Biologi di kelas 11 MIPA 4 tengah berlangsung. Bu Jena—guru yang mengajar tampak membolak-balik halaman buku cetak yang selalu dibawanya. Tipe guru lembut dan asik untuk diajak bercanda membuat kondisi kelas tidak begitu tegang.

"Anak-anak, kali ini Ibu ada tugas per kelompok tentang penelitian hewan. Kalian bisa mulai mengerjakan sekarang, dan terakhir dikumpulkan pulang sekolah." jelas Bu Jena sambil menuliskan halaman buku di papan tulis.

Siswa yang duduk di paling belakang mengacungkan jari, membuat seluruh pusat mata tertuju padanya. Ketua kelas.

"Untuk kelompok bebas atau dipilihkan, Bu?" tanyanya mewakilkan teman-teman sekelas.

"Bebas, satu kelompok 5 orang ya. Kalau begitu Ibu keluar kelas dulu, jika ada yang tidak dimengerti silahkan bertanya, Nak." jawab Bu Jena tegas.

"BAIK, BU!" sahut seisi kelas secara serempak.
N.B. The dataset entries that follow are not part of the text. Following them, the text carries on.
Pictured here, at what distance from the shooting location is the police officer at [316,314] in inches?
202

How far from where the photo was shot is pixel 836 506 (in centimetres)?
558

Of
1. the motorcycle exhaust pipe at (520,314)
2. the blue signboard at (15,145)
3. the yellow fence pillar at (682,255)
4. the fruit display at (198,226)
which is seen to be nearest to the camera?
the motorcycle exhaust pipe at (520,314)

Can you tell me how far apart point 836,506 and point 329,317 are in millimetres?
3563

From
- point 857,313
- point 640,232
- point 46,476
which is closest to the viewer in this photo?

Bu Jena tersenyum simpul, guru wanita berkisar 30an itu mengambil barang bawaannya sebelum pamit keluar dari kelas. Seketika seisi kelas menjadi ribut menentukan kelompok. Rata-rata mereka memilih dengan teman dekat, tidak ada satupun yang menghampiri Maudy dan Fita untuk dijadikan teman satu kelompok.

Maudy beranjak dari duduknya, ia melangkah menghampiri 3 orang siswi yang duduk dibarisan paling depan. Senyumnya terukir lebar walaupun tidak mendapat balasan dari mereka.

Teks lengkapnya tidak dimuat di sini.